Poprosiłam resztę uczestników aby trochę opowiedzieli Nam o swoich wrażeniach:
Jeremiasz: Wrażenia są bardzo pozytywne! Od samego początku było bardzo dużo pozytywnej energii i z biegiem kilometrów wcale to nie malało.
Monika: Jestem pod ogromnym wrażeniem jak znosiliśmy wszystkie trudy trasy, tego w jaki sposób był zorganizowany suport pod względem jedzenia trasy, przeliczania naszych kilometrów, budzenia nas na nasze zmiany i wszystkiego co się działo, ile pozytywnych emocji byliśmy w stanie przeżyć ale też doświadczyć piękna Polski.

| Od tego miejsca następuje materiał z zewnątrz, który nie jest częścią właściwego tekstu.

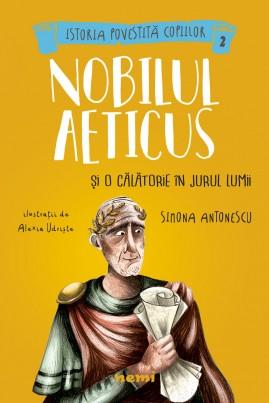 <i>Nobilul Aeticus și o călătorie în jurul lumii</i> - Simona Antonescu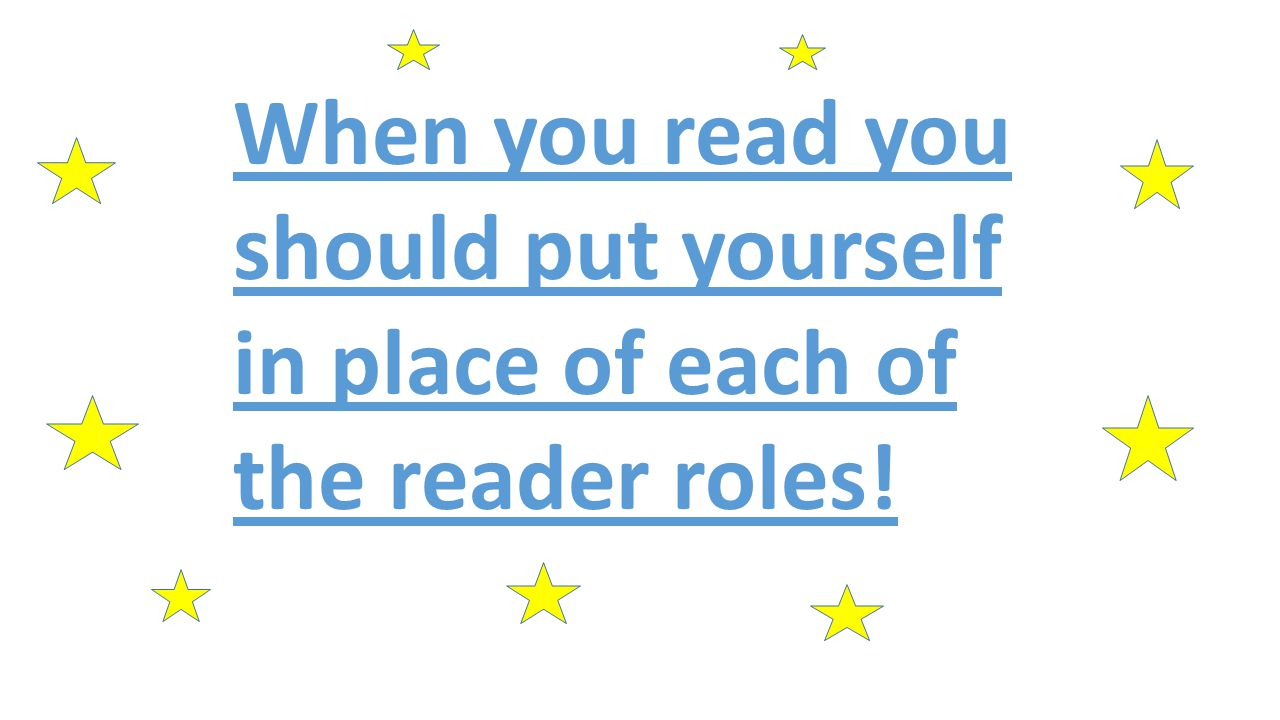 When you read you should put yourself in place of each of the reader roles!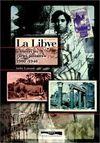LIBYE, LA. A TRAVERS LES CARTES POSTALES 1900-1940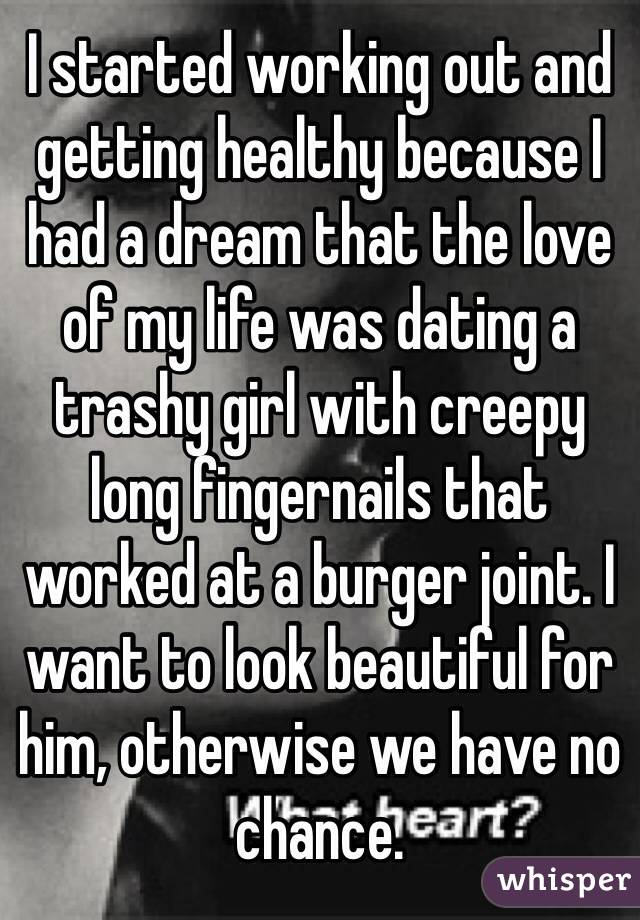 I started working out and getting healthy because I had a dream that the love of my life was dating a trashy girl with creepy long fingernails that worked at a burger joint. I want to look beautiful for him, otherwise we have no chance.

Rafał: Wrażenia same pozytywne, od początku do końca praca zespołowa, trasa świetna, pogoda idealna. Odcinek dąbrowski mocno wybijający z rytmu chyba dla całej ekipy, zwłaszcza, że przed nocą
Co było największym wyzwaniem?
Jeramiasz: Dla mnie osobiście były to nocne zmiany i wyjście z samochodu, kiedy większość sobie smacznie spała.
Monika: Nawiększym wyzwaniem a w zasadzie moją największą obawą przed samym startem był brak prysznica i kwestie higieny. Ale okazało się, że miałam największe emocje pozytywne doznania min prysznic w szczerym polu z krową praktycznie naprzeciwko, w takich okolicznościach przyrody, że chyba nigdy więcej tego nie doznam.
Rafał: Wstawanie w drugą noc na swoje zmiany.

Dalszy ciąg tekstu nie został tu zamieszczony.